# DATASET ENTRIES
────────────────

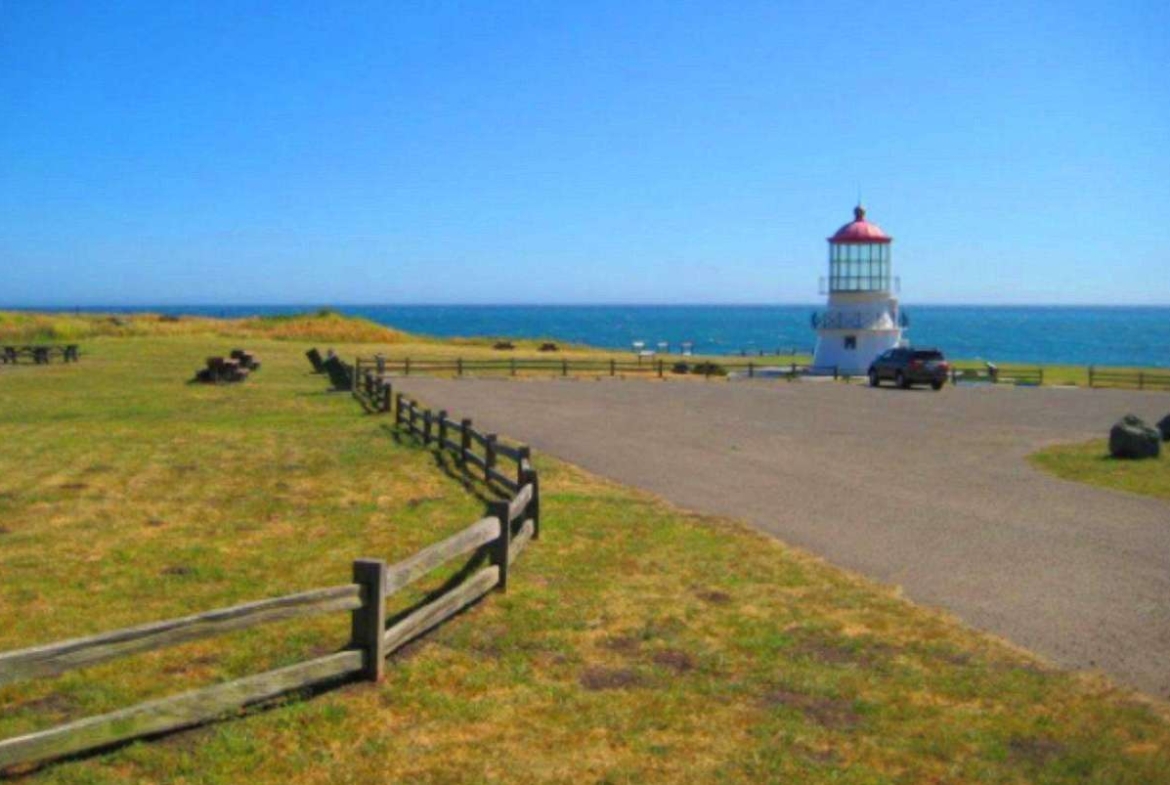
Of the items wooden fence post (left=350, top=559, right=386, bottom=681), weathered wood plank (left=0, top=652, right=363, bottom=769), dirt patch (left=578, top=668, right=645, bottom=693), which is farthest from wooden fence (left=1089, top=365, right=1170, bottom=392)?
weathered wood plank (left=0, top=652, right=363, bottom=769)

────────────────

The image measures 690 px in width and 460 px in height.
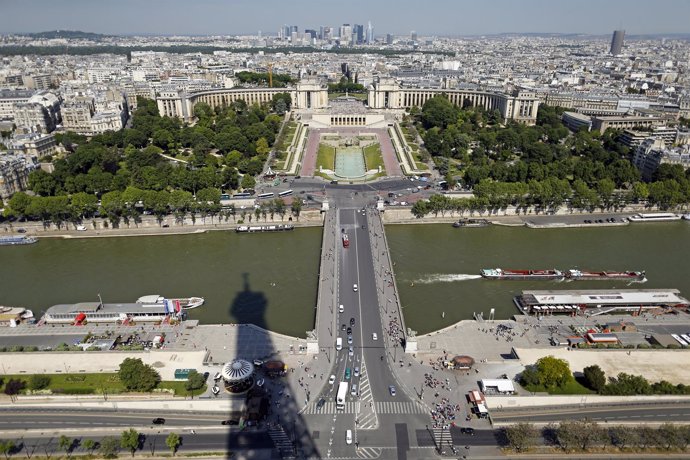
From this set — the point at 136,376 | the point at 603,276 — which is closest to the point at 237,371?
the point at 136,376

────────────────

# STATED TASK
Pick out every line above that contains the string "wood", and copy each one in full. Case counts.

# COMPLETED EXERCISE
Of the items wooden fence post (left=350, top=559, right=386, bottom=681), weathered wood plank (left=0, top=652, right=363, bottom=769), dirt patch (left=578, top=668, right=645, bottom=693), which is farthest from wooden fence (left=1089, top=365, right=1170, bottom=392)?
weathered wood plank (left=0, top=652, right=363, bottom=769)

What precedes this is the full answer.